Pensar que o país saiu do lixo porque aumentou
os funcionários em 2016, e que o ajustamento de 2011-2014 não teve qualquer
papel, é uma prova de obtusidade, antes de ser uma exibição de facciosismo.
A Standard and Poor’s subiu a notação da dívida
portuguesa. António Costa já deu os parabéns a Passos Coelho? Não é uma questão
de justiça. É uma questão de inteligência. Porque pensar que o país saiu do
lixo da Standard and Poor’s porque aumentou os funcionários públicos em 2016, e
que o sucesso do ajustamento entre 2011 e 2014 não teve qualquer papel, é uma
prova de obtusidade, antes de ser uma exibição de facciosismo.
A ultrapassagem da crise de 2011 não se deveu
só a Passos, mas deveu-se muito a Passos. O processo teve várias momentos: o
resgate da troika em 2011, que poupou o país à bancarrota imediata; a
declaração de Mario Draghi em 2012, que sossegou os investidores
internacionais; a firmeza de Passos Coelho em 2013, que garantiu que Portugal
não cairia numa cascata de governos, eleições e resgates, como a Grécia; a
“saída limpa” de 2014, com a economia a crescer e o desemprego a diminuir; e
finalmente, o ano passado, as brutais cativações e cortes de investimento de
Mário Centeno, que sacrificou os serviços públicos e o papel do Estado de modo
a satisfazer as clientelas do poder sem ferir a credibilidade externa.
Os cortes de salários e os agravamentos de
impostos foram inaugurados por Sócrates em 2010, com o PEC 3, após as larguezas
eleitorais do ano anterior. Passos não foi o primeiro-ministro que começou a
austeridade.
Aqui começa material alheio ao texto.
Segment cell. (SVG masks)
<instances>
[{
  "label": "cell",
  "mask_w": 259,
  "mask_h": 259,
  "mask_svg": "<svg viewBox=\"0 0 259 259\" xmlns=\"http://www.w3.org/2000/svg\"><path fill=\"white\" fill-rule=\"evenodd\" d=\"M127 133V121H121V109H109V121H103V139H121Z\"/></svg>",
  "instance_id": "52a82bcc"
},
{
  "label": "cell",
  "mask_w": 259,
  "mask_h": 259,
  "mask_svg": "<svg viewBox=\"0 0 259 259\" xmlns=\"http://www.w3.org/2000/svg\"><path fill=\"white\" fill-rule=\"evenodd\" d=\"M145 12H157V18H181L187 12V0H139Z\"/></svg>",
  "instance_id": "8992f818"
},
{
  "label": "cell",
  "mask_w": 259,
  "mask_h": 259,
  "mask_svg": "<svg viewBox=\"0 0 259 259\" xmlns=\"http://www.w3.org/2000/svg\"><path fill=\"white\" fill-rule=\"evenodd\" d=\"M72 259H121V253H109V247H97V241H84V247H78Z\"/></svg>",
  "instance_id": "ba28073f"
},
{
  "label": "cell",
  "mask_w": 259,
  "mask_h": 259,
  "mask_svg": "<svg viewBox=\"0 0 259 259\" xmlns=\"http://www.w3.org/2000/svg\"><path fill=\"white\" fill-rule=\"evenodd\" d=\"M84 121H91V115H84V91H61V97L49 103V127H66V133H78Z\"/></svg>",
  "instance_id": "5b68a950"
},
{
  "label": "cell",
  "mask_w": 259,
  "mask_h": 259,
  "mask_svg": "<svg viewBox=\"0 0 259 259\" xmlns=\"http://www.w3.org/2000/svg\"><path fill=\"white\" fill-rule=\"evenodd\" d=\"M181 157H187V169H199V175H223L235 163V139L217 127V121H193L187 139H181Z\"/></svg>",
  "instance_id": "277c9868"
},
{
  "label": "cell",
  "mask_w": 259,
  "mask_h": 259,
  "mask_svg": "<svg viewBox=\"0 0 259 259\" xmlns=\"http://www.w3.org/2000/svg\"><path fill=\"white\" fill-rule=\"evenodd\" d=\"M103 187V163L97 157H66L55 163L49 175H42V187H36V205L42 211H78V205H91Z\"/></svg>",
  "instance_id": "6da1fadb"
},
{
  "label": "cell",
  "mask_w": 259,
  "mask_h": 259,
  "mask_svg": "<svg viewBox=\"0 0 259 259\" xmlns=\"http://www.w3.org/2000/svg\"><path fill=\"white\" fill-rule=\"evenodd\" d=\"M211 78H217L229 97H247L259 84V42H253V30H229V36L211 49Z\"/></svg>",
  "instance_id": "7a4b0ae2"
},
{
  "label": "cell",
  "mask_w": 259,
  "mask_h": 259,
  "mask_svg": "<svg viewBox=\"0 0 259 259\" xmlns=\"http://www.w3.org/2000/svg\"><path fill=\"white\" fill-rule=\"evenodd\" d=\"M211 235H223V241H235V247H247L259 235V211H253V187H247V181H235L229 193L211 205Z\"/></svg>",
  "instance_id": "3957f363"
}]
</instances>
Foi, antes, o primeiro-ministro que, em 2015, a começou a
aligeirar, como aliás lembrou Subir Lal, do FMI, numa entrevista recente. Em
2015, porém, Passos ainda foi prudente. Hoje, entre os seus correligionários,
há quem ache que deveria ter sido mais aventuroso.
Se Passos não começou a austeridade, António
Costa também não acabou com ela. Costa fez duas coisas. Primeiro, arranjou-lhe
outro nome: agora, chama-se “rigor” — segundo a receita de Alexis Tsipras, que
também acabou com a “troika” na Grécia passando a chamar-lhe “as instituições”.
Segundo, mudou a sua composição: menos dinheiro para os serviços e mais para os
funcionários (ou seja, menos dinheiro para tratar dos doentes e mais dinheiro
para pagar aos enfermeiros).
Nesta história, o pior do governo de Costa nem
está aí, mas no condicionamento da governação pelos inimigos da integração
europeia, que são também os inimigos de todas as reformas capazes de habilitar
os empresários e trabalhadores portugueses a aproveitar os mercados
internacionais. Foi por isso que, no principio de 2016, os investidores
recearam, a economia desacelerou e o custo da dívida se agravou. António Costa,
entretanto, já mostrou que o PCP e o BE, afinal, estão suficientemente
empenhados em continuar na área do poder para se calarem sobre o Euro e
fingirem que não repararam nas cativações. Mas não demonstrou que não tentem
aumentar a sua quota de poder, como sugerem exigências e greves. Quanto a
reformas, o mais que o governo pode é tentar não reverter algumas.
Tudo isto justifica preocupação porque, por
baixo do véu da conjuntura internacional, o país está longe de saudável. A
dívida é mais cara do que a de Espanha, a poupança é a mais baixa de sempre, o
crédito está novamente focado na habitação, o crescimento económico é inferior
ao espanhol, o défice comercial aumenta. Não, não é a bancarrota para a próxima
semana. É apenas a medida da vulnerabilidade de uma economia impedida de se
valer das oportunidades para progredir ao nível requerido pelas suas
expectativas e compromissos. A boa conjuntura protege-nos. Mas bastará que o
tempo mude para nos arriscarmos a mais aflições. E que farão então Costa e os
seus aliados? Vão culpar outra vez Passos Coelho?